LIC acting chief executive David Hazlehurst said the greater uptake of herd improvement services showed farmers were focused on producing the most sustainable and efficient animals.
“With a focus on cow quality over quantity, more farmers are investing in premium genetics to help ensure their next generation of replacements are more efficient than the last.”
Hazlehurst said young, genomically-selected bulls and sexed semen, which generates female calves from top cows, are examples of the high-impact tools farmers are adopting to increase the rate of genetic gain in their herds.
“It’s really pleasing to see these stats provide farmers with reassurance that the tools they’re investing in to increase their herd’s production efficiency and reduce their farm’s environmental footprint are working,” he said.

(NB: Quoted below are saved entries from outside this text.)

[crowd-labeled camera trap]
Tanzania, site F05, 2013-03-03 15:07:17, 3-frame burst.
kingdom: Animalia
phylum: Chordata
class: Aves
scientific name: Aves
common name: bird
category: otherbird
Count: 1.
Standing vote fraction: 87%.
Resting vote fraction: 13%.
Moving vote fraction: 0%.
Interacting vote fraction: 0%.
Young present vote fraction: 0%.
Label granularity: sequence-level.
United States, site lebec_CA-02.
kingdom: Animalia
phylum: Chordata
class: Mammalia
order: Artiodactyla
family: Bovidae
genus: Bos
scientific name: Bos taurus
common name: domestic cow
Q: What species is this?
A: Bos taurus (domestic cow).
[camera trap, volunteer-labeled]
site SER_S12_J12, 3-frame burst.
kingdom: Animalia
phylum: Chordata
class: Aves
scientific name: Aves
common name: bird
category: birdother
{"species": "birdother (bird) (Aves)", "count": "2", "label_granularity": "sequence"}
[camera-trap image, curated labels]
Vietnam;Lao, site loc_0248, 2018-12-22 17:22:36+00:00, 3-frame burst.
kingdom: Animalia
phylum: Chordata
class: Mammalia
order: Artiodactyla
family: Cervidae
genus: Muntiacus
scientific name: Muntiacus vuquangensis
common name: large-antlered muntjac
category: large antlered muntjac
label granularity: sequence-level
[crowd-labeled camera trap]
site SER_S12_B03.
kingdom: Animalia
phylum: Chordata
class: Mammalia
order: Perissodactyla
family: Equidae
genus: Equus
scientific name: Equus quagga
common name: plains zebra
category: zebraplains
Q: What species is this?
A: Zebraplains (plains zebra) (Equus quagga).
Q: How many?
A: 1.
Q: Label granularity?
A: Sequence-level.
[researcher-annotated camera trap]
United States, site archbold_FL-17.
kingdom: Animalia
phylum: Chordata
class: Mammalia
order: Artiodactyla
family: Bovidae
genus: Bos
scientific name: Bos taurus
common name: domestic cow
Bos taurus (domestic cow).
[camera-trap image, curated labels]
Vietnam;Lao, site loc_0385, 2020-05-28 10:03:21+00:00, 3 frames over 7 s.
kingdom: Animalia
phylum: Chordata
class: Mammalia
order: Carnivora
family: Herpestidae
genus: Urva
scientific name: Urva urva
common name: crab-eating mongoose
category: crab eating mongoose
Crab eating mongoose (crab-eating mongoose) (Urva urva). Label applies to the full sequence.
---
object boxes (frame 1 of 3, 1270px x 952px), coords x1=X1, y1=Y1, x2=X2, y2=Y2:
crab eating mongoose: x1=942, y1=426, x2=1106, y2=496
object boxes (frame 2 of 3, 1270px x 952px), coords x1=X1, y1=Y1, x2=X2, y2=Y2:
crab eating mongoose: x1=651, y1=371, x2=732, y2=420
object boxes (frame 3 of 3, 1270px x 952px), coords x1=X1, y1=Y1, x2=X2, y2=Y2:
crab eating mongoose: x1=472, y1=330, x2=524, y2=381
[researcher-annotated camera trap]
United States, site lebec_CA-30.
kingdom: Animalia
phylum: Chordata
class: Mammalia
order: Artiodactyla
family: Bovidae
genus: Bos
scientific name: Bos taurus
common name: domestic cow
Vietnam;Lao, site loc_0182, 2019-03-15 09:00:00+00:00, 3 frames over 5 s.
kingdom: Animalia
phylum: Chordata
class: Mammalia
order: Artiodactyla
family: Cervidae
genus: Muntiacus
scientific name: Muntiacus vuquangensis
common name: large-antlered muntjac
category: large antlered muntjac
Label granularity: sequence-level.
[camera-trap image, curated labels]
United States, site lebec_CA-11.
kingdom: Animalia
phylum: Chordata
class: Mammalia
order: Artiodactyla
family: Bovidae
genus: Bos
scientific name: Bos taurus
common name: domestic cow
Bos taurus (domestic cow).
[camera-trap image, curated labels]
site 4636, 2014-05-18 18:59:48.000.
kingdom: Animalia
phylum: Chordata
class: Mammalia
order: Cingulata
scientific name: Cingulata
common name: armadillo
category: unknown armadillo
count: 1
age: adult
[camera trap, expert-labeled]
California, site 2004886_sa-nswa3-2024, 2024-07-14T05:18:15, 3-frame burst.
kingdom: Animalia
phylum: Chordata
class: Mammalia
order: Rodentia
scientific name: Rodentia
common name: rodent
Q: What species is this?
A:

“Increasing milk solids with a reduced cow population is an achievement the whole sector should be proud of.”
Mackle said dairy played a key role in New Zealand, employing around 50,000 people and estimated to contribute more than $37 billion to the economy in 2020-21.
Key statistics from the New Zealand Dairy Statistics 2020-21 report
- The dairy sector produced 21.7 billion litres of milk containing 1.947 billion kgMS – a 2.6 per cent increase in litres and a 2.7 per cent increase in kgMS processed.
- Average milk production per cow was 397kgMS, a 3.1 per cent increase from 385kgMS last season and the highest on record.
- The total cow population was 4.9 million, a small decrease of 0.36 per from the previous season.
- A total of 3.735 million cows were herd tested (76.2 per cent of cows), the highest number on record.
- 3.497 million cows were mated to AB. The percentage of cows mated to AB was 71.3 per cent, which was higher than the previous season (70.8 per cent).
- The average dairy co-operative payout of $7.75 per kgMS was higher than the previous season ($7.20) and the second-highest average payout in the past 10 seasons.